▶ [DOCUMENT PASSAGE]
┌──

Deflation and Lower Prices
Walmart (WMT) has been successful with their low price business model. While the influence of Walmart has been negative to the small Mom and Pop suppliers in small towns across America, putting most out of business, it has been good for the consumer as it has allowed them to buy goods at lower prices.
So what Bernanke and the Fed are doing is essentially talking up prices by threatening to bring about more quantitative easing (QE2). This reverses the trend of lower prices, and for awhile, as can be seen of late, it has worked.
Prices Were Falling Earlier In the Year
Prices had been falling. As of July, 2010, producer prices actually fell for the third time in four months. Consumer prices fell for the third straight month. Lumber declined 21% in five weeks. Copper prices had fallen. The Journal of Commerce (JOC) Commodity Index that tracks the growth rate of steel, cattle hides, tallow and burlap plunged 57% in May, the most since October 2008. Real estate prices were continuing to decline now that the government faucet has been turned off. Sales of new homes dropped a record 32.7% in May to the lowest level in at least four decades.
What happens when prices keep falling? Businesses aren’t making as much money and tax receipts subsequently fall as consumers cut back. The effect of this is less money for government to run things. The Fed enters and pumps in more money to stimulate GDP. This is to make up for the other factors of GDP that were declining, consumer spending, business spending and exports. The hope is that businesses will start expanding, consumers will spend and GDP will grow.
Quantitative Easing Round 1
To keep things status quo or even improve, the government feels the necessity to step in and make up for the decline in GDP, by artificially stimulating the economy rather than letting the economy adjust on its own.
Richard Koo, in his book Balance Sheet Recession, describes why Bernanke has implemented quantitative easing (QE1), even though he wrote this in 2003;
The problem is that a balance sheet recession is no ordinary recession. In this recession, which is brought about by the fallacy of composition, the
economy is weakening because most companies are looking backward as they try to repair their balance sheets. But because the companies are minimizing debt instead of maximizing profits, demand is lost all around the economy. If no one came in to fill the shortfall in demand created by everyone paying down debt, the whole economy could fall into a vicious cycle.
And that's what Bernanke and company have been worried most about.
The Results of Bernanke's First Attempt of Quantitative Easing
The results of Bernanke's round one of stimulus were the "green shoots," a term used quite frequently on CNBC during the first round of easing. But the green shoots withered and died. The stimulus didn't work. You don't hear CNBC talk about green shoots any longer.
Granted the stock market has rebounded and the Dow is presently over 11,000, but the stock market does not represent the economy. Does a higher P/E ratio represent true value and a clear picture of the economy? How about when a part of that economy is falsely generated by government intervention/stimulus? Does this represent reality? Simply put, the Dow could shoot to 12,000 from here, but the underlying economy is hanging on by a thread.
A Deflationary Credit Contraction Takes Hold
The first round of quantitative easing hasn't worked in stimulating the economy, as shown by the above data. The deflationary credit contraction was dwarfing the trillions of government stimulus. Banks were not lending. Consumers were not spending or borrowing and businesses cut back and tried to pay off debt or defaulted on it.

└──

▶ [DATASET ROWS]

┌──

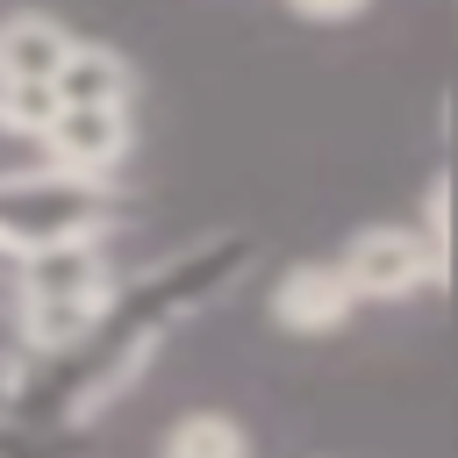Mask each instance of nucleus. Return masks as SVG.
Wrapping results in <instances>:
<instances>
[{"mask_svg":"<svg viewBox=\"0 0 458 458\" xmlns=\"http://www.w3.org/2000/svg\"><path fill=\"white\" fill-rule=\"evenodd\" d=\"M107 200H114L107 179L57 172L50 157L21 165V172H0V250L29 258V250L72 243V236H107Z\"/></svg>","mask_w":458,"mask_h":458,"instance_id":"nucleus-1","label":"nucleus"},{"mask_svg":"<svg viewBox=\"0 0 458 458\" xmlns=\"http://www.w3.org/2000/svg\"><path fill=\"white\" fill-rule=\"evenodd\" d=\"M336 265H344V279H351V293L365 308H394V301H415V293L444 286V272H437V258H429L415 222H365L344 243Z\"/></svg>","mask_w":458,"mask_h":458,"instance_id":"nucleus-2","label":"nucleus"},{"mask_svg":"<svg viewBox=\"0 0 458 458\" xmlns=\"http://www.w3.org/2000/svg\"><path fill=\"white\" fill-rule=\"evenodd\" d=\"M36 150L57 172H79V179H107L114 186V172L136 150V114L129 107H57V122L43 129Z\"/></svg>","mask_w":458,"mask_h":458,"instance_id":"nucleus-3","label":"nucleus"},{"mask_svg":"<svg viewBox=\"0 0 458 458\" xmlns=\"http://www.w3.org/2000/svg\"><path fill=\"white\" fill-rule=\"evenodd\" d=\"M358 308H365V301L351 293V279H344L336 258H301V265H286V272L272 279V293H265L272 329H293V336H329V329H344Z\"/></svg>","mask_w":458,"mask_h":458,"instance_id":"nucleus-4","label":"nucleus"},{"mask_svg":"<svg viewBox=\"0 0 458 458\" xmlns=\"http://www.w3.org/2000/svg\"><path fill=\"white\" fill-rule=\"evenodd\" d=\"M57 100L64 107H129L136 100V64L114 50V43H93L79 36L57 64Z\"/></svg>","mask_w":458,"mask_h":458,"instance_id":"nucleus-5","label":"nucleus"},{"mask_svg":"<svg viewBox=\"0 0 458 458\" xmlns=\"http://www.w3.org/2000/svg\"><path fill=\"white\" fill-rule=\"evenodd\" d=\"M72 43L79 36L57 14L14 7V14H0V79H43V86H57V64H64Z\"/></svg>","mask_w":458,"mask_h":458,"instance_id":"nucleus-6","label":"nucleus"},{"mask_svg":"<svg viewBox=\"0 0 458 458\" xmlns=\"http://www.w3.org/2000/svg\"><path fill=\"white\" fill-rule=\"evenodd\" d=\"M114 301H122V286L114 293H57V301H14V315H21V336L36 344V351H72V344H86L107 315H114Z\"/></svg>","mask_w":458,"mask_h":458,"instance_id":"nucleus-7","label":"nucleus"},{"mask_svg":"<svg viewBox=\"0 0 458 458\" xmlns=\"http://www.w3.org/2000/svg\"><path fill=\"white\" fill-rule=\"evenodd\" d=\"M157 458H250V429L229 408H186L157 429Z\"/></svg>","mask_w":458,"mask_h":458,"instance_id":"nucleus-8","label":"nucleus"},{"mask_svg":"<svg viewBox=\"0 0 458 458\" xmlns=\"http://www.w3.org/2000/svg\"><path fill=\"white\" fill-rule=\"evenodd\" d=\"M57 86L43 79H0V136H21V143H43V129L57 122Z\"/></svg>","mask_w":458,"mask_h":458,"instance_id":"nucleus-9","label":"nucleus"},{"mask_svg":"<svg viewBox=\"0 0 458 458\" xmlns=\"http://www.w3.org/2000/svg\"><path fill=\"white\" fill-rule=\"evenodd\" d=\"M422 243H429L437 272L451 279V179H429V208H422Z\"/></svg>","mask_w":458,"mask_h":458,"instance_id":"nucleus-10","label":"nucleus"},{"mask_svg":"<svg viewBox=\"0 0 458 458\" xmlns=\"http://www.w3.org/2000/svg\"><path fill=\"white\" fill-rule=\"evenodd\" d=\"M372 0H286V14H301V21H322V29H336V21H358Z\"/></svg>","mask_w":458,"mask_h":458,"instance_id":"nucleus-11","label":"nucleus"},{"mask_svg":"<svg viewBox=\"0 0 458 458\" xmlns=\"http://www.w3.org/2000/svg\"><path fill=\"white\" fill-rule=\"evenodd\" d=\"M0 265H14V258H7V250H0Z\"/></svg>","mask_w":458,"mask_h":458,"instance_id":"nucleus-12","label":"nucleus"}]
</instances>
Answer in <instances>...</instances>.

└──
┌──

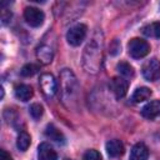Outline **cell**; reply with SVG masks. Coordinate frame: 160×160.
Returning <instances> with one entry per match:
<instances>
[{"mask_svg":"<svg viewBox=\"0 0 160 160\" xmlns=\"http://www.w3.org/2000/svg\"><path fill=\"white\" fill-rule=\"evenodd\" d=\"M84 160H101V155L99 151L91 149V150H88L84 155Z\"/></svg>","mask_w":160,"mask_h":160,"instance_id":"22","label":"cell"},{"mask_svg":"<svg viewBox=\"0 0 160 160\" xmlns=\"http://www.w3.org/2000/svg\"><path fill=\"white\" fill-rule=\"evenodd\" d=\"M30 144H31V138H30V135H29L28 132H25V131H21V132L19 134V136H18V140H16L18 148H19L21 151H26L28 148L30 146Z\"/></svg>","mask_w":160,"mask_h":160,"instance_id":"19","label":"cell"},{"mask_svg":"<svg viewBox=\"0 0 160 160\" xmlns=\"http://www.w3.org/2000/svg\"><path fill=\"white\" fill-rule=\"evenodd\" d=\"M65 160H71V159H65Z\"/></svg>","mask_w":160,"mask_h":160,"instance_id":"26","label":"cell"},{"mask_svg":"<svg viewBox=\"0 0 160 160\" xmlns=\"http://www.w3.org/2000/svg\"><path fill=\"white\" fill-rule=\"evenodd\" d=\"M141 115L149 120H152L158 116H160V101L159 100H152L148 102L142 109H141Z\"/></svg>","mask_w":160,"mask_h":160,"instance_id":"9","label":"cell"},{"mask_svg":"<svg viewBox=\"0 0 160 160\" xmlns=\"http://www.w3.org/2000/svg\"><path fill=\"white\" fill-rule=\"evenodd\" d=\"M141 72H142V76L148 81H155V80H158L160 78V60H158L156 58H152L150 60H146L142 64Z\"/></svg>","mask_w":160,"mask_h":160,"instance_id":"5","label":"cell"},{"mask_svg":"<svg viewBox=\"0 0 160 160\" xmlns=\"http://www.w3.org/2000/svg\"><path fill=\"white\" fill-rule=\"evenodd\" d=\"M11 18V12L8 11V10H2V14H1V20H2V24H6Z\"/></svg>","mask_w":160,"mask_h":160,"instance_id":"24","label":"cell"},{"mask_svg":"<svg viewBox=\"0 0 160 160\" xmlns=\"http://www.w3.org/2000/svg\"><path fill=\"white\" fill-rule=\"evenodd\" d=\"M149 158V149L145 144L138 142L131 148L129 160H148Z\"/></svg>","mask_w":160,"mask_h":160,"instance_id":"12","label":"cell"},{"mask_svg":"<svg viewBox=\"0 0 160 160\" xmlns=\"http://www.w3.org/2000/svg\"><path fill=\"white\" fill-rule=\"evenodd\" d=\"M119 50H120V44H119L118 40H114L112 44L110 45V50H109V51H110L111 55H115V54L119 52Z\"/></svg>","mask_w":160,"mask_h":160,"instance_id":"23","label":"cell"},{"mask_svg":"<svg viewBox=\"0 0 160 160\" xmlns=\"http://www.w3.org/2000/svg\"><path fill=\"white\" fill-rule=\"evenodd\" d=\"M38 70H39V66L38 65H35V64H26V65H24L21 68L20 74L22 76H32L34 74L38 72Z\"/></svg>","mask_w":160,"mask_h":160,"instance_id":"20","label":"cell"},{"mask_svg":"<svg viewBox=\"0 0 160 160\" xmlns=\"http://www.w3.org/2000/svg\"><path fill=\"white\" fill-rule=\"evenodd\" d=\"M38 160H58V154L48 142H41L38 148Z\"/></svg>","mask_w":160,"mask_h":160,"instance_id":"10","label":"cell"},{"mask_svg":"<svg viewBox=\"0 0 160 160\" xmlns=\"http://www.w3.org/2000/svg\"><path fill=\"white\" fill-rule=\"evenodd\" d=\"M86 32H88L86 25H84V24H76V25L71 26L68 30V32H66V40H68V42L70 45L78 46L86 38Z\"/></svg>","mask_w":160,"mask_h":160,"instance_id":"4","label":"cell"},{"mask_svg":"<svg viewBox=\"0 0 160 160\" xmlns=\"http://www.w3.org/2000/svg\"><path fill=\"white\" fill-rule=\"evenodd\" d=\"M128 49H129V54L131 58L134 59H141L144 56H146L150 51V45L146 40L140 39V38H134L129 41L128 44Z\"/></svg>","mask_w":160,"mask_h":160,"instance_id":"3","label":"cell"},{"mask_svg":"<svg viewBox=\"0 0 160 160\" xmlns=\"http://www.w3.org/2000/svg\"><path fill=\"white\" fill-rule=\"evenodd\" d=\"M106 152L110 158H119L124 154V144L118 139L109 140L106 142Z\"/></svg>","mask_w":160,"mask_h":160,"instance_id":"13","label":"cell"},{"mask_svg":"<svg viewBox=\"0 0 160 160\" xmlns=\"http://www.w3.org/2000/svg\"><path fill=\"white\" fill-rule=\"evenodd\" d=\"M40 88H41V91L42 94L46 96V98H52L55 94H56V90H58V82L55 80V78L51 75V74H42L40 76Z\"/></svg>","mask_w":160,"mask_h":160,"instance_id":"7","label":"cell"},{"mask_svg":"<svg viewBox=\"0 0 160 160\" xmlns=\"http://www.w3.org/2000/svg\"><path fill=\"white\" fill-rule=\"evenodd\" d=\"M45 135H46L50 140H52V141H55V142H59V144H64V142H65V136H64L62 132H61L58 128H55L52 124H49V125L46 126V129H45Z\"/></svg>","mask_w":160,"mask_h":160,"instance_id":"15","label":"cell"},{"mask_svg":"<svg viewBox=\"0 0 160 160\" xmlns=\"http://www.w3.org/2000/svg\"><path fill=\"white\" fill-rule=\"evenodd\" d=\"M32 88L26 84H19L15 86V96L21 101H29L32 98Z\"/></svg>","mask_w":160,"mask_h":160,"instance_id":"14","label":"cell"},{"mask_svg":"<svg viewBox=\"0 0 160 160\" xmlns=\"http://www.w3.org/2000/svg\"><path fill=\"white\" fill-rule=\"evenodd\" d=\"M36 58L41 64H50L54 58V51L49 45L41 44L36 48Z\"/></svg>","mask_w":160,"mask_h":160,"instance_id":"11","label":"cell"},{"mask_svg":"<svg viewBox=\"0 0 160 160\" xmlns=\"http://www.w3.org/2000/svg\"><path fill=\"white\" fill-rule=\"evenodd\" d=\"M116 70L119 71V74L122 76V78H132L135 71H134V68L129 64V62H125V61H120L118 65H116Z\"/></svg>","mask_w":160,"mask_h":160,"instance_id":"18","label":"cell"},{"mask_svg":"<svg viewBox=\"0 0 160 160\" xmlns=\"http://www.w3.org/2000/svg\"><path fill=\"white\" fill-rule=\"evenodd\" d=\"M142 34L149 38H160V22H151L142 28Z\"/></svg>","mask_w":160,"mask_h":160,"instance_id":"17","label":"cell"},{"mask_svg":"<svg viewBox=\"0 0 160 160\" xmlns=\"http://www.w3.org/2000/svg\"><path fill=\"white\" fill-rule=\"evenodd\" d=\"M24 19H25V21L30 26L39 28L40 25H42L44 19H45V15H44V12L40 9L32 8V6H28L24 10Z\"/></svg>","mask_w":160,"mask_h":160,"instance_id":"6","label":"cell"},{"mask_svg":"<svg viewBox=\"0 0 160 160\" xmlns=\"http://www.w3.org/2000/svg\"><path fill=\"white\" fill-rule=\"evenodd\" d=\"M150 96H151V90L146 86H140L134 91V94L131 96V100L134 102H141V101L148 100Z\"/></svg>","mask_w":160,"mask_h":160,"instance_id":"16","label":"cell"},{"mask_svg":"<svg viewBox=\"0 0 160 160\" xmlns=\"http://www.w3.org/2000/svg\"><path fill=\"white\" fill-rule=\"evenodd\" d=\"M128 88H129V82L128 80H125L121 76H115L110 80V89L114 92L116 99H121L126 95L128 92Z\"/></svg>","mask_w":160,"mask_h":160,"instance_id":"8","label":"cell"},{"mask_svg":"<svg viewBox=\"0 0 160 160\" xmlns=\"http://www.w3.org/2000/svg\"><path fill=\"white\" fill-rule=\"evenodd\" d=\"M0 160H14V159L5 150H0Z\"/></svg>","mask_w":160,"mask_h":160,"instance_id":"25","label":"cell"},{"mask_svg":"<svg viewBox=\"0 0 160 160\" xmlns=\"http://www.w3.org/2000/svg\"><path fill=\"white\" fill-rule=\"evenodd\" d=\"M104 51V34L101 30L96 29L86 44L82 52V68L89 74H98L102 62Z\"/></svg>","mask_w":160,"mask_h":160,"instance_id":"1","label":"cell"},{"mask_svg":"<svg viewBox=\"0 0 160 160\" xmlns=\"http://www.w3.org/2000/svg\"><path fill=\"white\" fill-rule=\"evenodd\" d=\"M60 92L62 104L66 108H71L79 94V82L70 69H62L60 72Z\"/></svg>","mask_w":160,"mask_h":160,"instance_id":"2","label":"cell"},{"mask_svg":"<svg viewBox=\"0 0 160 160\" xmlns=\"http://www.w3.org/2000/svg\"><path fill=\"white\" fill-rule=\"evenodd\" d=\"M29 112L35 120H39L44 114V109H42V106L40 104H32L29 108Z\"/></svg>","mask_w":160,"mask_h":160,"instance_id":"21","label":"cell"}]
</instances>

└──
┌──

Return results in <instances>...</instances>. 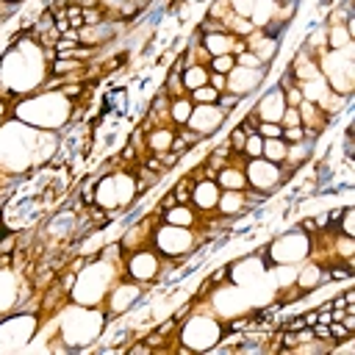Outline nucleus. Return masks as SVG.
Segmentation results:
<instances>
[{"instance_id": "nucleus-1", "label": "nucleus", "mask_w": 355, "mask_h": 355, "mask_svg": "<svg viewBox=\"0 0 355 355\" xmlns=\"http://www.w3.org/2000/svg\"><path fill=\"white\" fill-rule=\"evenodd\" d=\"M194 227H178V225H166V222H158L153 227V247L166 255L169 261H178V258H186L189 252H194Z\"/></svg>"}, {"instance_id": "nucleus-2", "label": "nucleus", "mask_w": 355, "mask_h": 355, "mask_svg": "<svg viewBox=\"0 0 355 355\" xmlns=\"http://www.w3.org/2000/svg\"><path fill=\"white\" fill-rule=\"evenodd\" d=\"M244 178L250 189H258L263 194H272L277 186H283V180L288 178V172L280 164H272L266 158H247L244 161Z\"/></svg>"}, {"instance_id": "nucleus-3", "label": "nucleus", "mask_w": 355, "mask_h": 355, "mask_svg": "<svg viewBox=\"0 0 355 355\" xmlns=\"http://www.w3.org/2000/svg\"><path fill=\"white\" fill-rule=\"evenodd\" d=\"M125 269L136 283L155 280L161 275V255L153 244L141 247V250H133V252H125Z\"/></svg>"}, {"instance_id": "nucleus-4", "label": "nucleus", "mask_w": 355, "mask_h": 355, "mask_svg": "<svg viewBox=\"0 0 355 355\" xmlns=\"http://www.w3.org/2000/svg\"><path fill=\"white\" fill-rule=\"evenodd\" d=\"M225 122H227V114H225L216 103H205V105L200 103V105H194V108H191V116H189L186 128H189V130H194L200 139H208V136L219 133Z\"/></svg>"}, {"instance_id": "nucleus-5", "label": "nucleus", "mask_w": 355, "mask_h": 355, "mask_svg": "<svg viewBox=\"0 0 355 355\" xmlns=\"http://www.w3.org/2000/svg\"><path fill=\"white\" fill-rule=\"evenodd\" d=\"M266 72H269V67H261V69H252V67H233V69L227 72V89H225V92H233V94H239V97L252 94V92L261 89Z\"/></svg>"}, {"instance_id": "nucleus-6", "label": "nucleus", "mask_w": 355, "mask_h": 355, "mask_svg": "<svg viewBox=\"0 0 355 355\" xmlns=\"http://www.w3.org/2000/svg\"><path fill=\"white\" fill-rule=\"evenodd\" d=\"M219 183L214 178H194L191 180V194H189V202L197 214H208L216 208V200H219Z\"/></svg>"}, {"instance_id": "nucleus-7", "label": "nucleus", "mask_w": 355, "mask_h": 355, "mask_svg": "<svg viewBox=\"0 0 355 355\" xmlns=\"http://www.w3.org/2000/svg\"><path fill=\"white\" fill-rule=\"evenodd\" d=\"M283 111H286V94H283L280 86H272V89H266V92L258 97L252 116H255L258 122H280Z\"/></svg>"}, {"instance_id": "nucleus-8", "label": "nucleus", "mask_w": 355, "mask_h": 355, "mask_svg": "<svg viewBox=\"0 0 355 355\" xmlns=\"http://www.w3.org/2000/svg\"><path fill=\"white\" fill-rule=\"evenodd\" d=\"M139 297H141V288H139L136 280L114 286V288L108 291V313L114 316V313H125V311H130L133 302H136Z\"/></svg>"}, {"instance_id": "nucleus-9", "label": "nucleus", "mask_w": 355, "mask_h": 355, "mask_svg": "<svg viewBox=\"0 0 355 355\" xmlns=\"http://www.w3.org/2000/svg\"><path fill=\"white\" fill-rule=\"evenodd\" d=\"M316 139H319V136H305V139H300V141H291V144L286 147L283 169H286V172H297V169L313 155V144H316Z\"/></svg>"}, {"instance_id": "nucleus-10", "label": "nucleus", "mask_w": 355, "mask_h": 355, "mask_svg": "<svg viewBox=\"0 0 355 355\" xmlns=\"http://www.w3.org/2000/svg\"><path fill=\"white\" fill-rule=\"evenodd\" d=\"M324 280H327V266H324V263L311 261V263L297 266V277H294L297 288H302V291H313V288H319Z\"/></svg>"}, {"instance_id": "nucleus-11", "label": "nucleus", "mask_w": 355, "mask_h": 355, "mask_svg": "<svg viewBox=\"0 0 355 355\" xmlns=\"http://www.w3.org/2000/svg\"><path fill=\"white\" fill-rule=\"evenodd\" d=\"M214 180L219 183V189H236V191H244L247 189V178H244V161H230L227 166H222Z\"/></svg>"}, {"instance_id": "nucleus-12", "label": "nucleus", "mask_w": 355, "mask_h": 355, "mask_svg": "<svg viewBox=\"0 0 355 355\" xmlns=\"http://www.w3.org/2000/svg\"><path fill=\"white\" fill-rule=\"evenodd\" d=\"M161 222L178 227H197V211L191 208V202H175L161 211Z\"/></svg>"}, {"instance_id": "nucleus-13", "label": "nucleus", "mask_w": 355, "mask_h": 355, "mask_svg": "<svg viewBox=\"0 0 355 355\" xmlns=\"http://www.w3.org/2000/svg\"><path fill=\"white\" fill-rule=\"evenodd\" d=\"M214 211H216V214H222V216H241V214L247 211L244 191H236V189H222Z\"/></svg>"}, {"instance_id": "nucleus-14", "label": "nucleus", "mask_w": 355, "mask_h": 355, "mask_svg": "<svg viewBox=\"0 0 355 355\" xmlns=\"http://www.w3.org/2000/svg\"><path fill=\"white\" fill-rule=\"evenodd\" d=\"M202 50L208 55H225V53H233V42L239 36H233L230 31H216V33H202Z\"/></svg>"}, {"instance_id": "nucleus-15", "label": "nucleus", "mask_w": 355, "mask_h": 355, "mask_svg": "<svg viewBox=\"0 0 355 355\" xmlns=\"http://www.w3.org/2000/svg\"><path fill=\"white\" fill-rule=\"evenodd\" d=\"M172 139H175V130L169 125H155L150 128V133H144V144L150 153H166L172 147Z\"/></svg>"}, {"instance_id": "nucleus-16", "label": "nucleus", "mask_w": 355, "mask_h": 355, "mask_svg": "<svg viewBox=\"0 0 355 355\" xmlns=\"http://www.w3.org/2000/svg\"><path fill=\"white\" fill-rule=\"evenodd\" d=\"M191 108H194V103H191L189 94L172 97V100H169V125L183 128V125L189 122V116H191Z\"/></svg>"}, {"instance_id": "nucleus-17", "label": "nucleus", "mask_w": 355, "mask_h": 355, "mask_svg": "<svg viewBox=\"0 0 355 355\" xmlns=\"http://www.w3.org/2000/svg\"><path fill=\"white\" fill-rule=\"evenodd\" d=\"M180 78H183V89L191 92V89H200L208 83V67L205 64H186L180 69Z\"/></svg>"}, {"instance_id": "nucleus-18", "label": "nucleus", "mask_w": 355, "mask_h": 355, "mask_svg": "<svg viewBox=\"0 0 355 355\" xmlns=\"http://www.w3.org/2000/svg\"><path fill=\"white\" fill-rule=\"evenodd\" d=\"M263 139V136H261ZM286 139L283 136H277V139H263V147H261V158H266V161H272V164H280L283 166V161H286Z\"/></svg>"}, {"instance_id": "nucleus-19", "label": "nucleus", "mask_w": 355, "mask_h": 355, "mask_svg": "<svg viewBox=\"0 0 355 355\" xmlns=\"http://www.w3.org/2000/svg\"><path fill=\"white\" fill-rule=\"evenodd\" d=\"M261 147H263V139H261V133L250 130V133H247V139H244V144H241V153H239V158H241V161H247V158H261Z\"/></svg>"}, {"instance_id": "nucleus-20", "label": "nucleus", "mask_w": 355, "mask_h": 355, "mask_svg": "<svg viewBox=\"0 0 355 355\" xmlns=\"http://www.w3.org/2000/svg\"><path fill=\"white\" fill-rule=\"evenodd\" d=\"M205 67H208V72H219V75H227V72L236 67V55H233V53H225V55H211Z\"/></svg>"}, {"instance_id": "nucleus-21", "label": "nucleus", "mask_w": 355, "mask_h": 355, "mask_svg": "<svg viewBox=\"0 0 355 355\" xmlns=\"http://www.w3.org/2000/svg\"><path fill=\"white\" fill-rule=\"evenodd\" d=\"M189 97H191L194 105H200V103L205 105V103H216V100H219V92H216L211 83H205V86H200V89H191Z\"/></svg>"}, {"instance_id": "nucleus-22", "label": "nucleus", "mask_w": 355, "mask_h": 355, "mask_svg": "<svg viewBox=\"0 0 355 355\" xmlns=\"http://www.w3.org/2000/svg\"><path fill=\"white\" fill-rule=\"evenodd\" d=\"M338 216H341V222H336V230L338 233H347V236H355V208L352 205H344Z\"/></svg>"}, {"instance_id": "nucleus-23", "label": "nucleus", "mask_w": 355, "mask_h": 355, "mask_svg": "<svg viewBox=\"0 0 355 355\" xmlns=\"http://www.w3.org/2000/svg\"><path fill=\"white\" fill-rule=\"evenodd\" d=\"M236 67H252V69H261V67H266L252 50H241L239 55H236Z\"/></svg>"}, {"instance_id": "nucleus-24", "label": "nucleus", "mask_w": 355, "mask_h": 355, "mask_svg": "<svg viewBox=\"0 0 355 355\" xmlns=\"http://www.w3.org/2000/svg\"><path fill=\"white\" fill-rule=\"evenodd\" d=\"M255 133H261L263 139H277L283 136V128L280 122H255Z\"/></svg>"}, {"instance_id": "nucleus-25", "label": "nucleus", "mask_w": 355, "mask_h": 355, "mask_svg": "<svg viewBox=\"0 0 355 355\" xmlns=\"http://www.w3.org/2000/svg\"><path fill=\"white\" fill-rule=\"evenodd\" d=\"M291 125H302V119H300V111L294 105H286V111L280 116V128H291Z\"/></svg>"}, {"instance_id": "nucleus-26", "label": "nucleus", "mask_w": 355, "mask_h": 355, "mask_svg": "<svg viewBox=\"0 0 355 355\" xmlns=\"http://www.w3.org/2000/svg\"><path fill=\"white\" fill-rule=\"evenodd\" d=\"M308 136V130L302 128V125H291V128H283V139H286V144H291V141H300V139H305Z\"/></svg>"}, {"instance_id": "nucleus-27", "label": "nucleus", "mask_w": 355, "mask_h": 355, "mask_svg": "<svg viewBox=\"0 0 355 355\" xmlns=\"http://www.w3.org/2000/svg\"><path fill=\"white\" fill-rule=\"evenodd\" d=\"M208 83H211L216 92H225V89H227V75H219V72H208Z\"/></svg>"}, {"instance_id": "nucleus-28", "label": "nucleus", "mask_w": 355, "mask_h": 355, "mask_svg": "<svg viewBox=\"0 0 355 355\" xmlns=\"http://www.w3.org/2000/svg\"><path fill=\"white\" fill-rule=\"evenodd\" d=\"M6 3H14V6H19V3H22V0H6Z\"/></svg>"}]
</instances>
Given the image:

└──

▶ [ACTIONS TO TAKE]
1. Please print the passage of the deflation article between "Prices Were Falling" and "least four decades.", inclusive.
2. Name each item that the deflation article says the Journal of Commerce Commodity Index tracks.
3. Answer these questions using the deflation article:
(a) By what percentage did sales of new homes drop in May?
(b) In what year did Richard Koo write about balance sheet recessions?
(c) Over what figure is the Dow presently?
Answer from the deflation article only, not from the entries.

▶ [RESPONSES FOR EACH TASK]
1.
Prices Were Falling Earlier In the Year
Prices had been falling. As of July, 2010, producer prices actually fell for the third time in four months. Consumer prices fell for the third straight month. Lumber declined 21% in five weeks. Copper prices had fallen. The Journal of Commerce (JOC) Commodity Index that tracks the growth rate of steel, cattle hides, tallow and burlap plunged 57% in May, the most since October 2008. Real estate prices were continuing to decline now that the government faucet has been turned off. Sales of new homes dropped a record 32.7% in May to the lowest level in at least four decades.

2.
steel
cattle hides
tallow
burlap

3.
(a) 32.7%
(b) 2003
(c) 11,000